»»

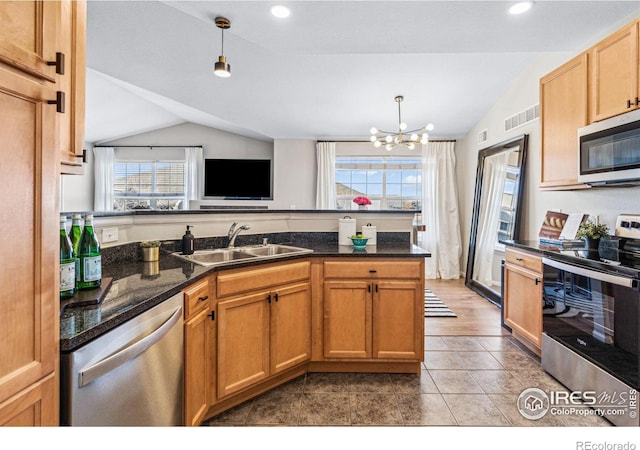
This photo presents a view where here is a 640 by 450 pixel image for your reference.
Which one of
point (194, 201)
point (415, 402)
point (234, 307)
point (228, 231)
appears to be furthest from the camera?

««

* Task details
Copy the text of the rows above word for word, leaving out the pictures.

* Full response
This photo presents a view where here is a 640 by 450 pixel image for your reference.
Which one of
point (194, 201)
point (415, 402)
point (234, 307)
point (228, 231)
appears to be furthest from the camera?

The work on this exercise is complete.